_THE TASK_
Put every line of the items below into one numbered list, skipping the blank lines and leaving out the pictures.

_MATERIAL_
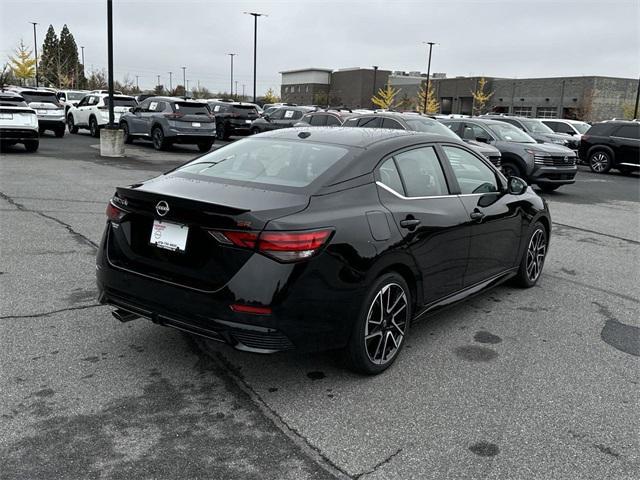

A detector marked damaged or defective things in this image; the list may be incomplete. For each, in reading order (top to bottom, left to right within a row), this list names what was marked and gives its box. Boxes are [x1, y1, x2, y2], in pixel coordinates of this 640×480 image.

crack in asphalt [0, 191, 98, 251]
crack in asphalt [552, 222, 640, 246]
crack in asphalt [196, 338, 356, 480]
crack in asphalt [352, 448, 402, 478]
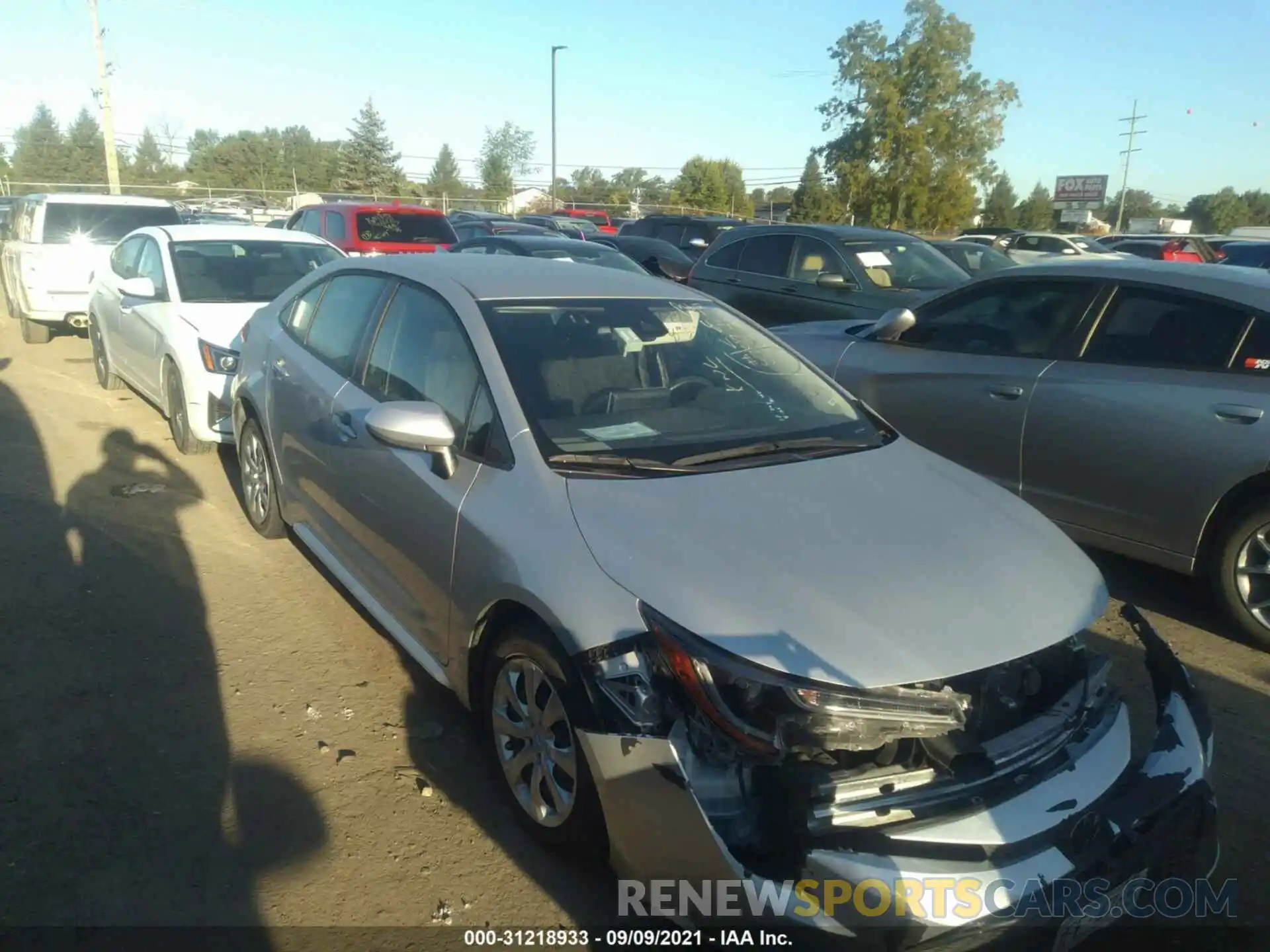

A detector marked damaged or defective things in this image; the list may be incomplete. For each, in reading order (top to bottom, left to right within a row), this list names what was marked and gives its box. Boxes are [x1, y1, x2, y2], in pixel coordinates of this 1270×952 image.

exposed headlight housing [196, 340, 238, 376]
broken headlight [640, 606, 965, 756]
exposed headlight housing [640, 612, 965, 762]
damaged front end of car [573, 606, 1208, 944]
crumpled front bumper [579, 612, 1219, 949]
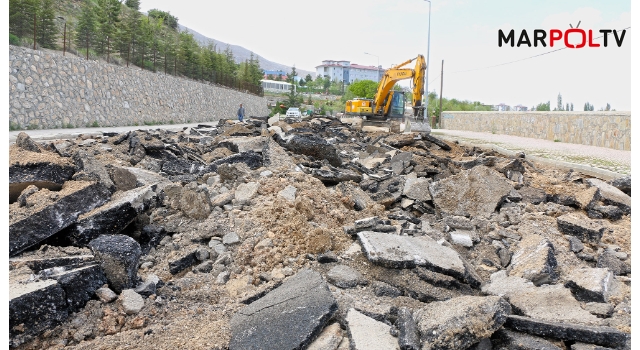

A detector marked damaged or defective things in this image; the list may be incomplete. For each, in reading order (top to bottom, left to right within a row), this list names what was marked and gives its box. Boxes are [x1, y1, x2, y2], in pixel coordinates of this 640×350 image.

broken asphalt rubble [8, 114, 632, 348]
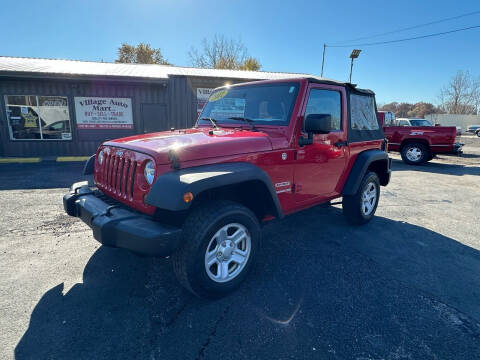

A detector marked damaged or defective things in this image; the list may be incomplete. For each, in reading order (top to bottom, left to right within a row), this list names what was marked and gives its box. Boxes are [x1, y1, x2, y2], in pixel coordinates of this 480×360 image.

crack in asphalt [196, 304, 232, 360]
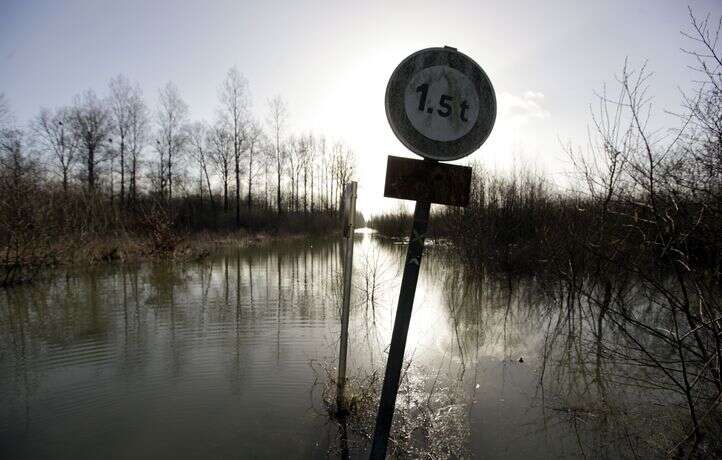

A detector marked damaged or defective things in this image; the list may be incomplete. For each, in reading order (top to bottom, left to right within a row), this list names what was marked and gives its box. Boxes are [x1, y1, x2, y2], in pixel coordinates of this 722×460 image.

rusty metal sign pole [336, 181, 356, 414]
rusty metal sign pole [372, 194, 428, 456]
rust stain on sign [382, 156, 472, 207]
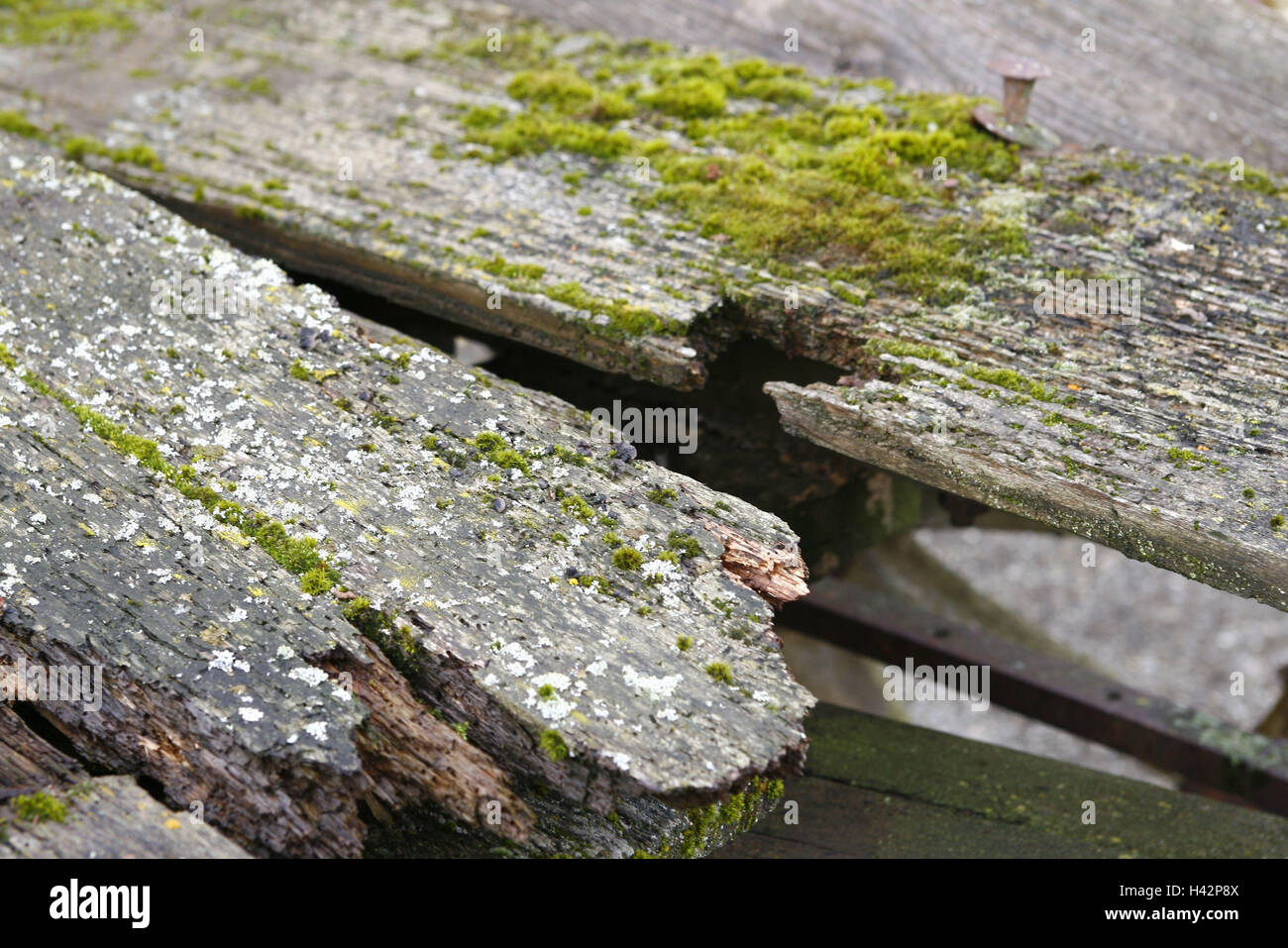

_EXERCISE ANSWER_
1. A detector marked damaged or defective things in this image; the list may be incomplete. For each, in reading order (top to bottom, left to right within a row), this list names what was marked and gives its box. Boxes are [x1, y1, x2, y2], in pixel coordinates of this 640×480 image.
2. crack in asphalt [0, 191, 98, 251]
3. crack in asphalt [552, 222, 640, 246]
4. crack in asphalt [196, 338, 356, 480]
5. crack in asphalt [352, 448, 402, 478]
6. A detector marked damaged or defective things in this image; the list may be incomplete. For each, in reading order (top to bottom, left to right within a row), this list names what was marked and gives its box. Boxes are [x1, y1, x2, y2], in pixel coordinates of this 1270×952 image.
7. exposed headlight housing [196, 340, 238, 376]
8. broken headlight [640, 606, 965, 756]
9. exposed headlight housing [640, 612, 965, 762]
10. damaged front end of car [573, 606, 1208, 944]
11. crumpled front bumper [579, 612, 1219, 949]
12. A detector marked damaged or defective things in this image; the list may be incomplete. For each, in reading order (top to bottom, left to right within a row), this list names what was marked and gives its box. Boxes are [x1, y1, x2, y2], in pixel coordinates of this 640×350 image.
13. broken asphalt rubble [8, 114, 632, 348]
14. A detector marked damaged or defective things in this image; the list may be incomplete. For each, in reading order (top to bottom, left to right within a row), this list names what was marked and gives its box. Boxes are [x1, y1, x2, y2], in pixel coordinates of this 480×360 image.
15. crack in asphalt [196, 304, 232, 360]
16. A detector marked damaged or defective things in this image; the list may be incomplete. For each, in reading order (top to bottom, left to right within a row), this list names what was marked and gives its box. Boxes are [x1, y1, x2, y2], in pixel coordinates of this 722×460 image.
17. rusty metal sign pole [336, 181, 356, 414]
18. rusty metal sign pole [372, 194, 428, 456]
19. rust stain on sign [382, 156, 472, 207]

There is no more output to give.